The dev script runs the API and Vite with --host. It also loads .env.local and seeds development members when DEV_SEED_MEMBERS=true.

Production / Portainer

The app listens on port 2354 in the provided compose files.

Required production environment:

PORT=2354
HOST=0.0.0.0
APP_MODE=all
ADMIN_ALLOWED_HOSTS=admin.local,l484.local
MEMBERSHIP_ENCRYPTION_KEY=<32+ random bytes>
ACCESS_HMAC_KEY=<32+ random bytes>
ACCESS_CONTROLLER_TOKEN=<random controller token>
HOME_ASSISTANT_UNLOCK_WEBHOOK_URL=<local HA webhook URL, optional>
HOME_ASSISTANT_UNLOCK_TIMEOUT_MS=2500
BTCPAY_SERVER_URL=https://your-btcpay-host
BTCPAY_STORE_ID=<store id>
BTCPAY_API_KEY=<api key>
BTCPAY_WEBHOOK_SECRET=<webhook secret>
DEV_SEED_MEMBERS=false

Keep server/data on a persistent volume. Do not deploy .env.local.
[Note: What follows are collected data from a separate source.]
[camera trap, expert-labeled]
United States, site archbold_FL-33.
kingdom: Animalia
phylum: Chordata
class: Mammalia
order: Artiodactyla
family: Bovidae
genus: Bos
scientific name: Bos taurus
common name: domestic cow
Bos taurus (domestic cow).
The admin UI, admin APIs, and controller card-scan endpoint are available only when the request comes from localhost, a private LAN IP, a .local hostname, or a hostname listed in ADMIN_ALLOWED_HOSTS. Public members can still use /api/member/door/unlock from the external site when their local membership secret verifies an active paid membership.

BTCPay

Create a BTCPay webhook pointing at:

https://your-domain/api/btcpay/webhook

Use the same webhook secret as BTCPAY_WEBHOOK_SECRET.
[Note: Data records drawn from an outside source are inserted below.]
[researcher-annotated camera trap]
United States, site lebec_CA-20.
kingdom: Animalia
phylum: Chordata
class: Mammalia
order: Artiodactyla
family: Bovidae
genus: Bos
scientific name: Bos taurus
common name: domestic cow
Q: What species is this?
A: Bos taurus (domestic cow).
The admin payment modal opens a live server-sent event stream at /api/admin/events. When BTCPay calls the webhook, the backend marks the invoice paid and pushes a payment-paid event to open admin sessions. The status endpoint remains available for explicit refresh/error recovery.

NFC Door Readiness

The planned lock is a Kwikset Home Connect 918. It unlocks over Z-Wave, so the NFC reader does not directly control the lock. The current plan is:

PN532 -> ESP32 -> L484 backend allow/deny -> Home Assistant/Z-Wave JS -> Zooz ZST39 LR -> Kwikset 918

Full hardware and wiring plan: docs/nfc-door.md.

ESP32 firmware scaffold: firmware/esp32-pn532-door.
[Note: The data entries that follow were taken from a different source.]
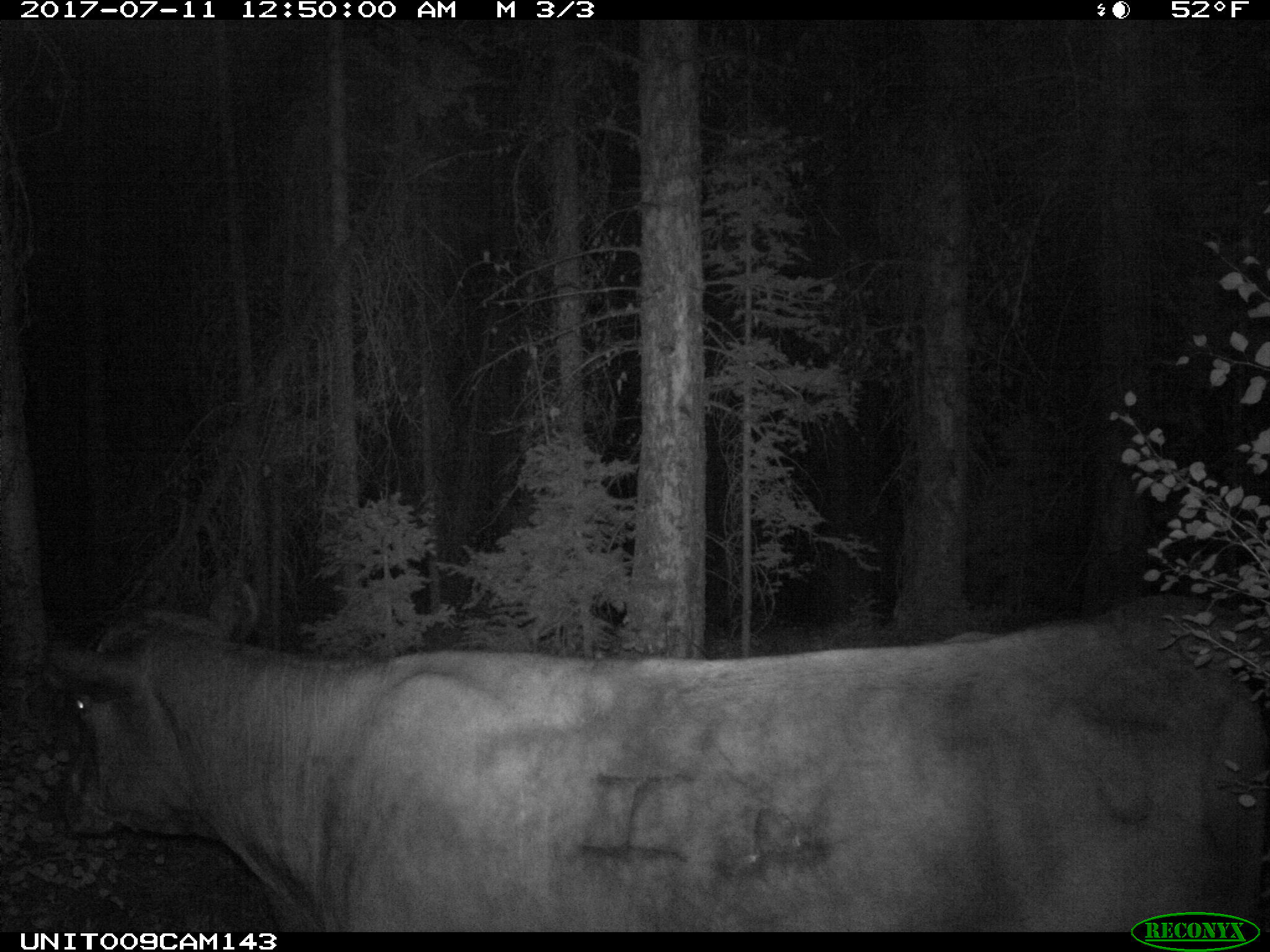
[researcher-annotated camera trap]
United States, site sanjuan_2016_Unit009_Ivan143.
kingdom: Animalia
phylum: Chordata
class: Mammalia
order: Artiodactyla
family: Bovidae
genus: Bos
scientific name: Bos taurus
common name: domestic cow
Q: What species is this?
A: Bos taurus (domestic cow).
The controller-facing endpoint is:

POST /api/access/check
X-Controller-Token: <ACCESS_CONTROLLER_TOKEN>
Content-Type: application/json

{
  "doorId": "front-door",
  "cardCredential": "scanned-card-secret-or-uid"
}

The backend stores only HMACs of card credentials using ACCESS_HMAC_KEY. Access is allowed only when:

  • the scanned card hash matches an active card,
  • the member exists,
  • the member access status resolves to active.

The response:

{
  "allow": true,
  "reason": "active_member_card",
  "member": {
    "membershipId": "L484-2026-XXXXXX",
    "fullName": "Member Name",
    "status": "active"
  }
}

Every access check is logged in server/data/access-logs.json.

If HOME_ASSISTANT_UNLOCK_WEBHOOK_URL is configured, an approved controller request also calls that local webhook so Home Assistant/Z-Wave JS can unlock the Kwikset 918 through the Zooz stick. Admin mock scans do not trigger unlocks.

Security Notes

  • The generated user nsec is shown once in the browser and is not sent to the backend.
  • Member records are encrypted before being saved in server/data/memberships.json.
  • NFC card credentials are never stored raw.
  • Admin APIs require an authorized Nostr public key. Set MASTER_ADMIN_PUBKEY to the master admin npub; only that key can approve or reject other admin keys.
  • Controller APIs require ACCESS_CONTROLLER_TOKEN.
  • Mutating API routes have basic rate limiting.
  • Rotate any development BTCPay credentials before production.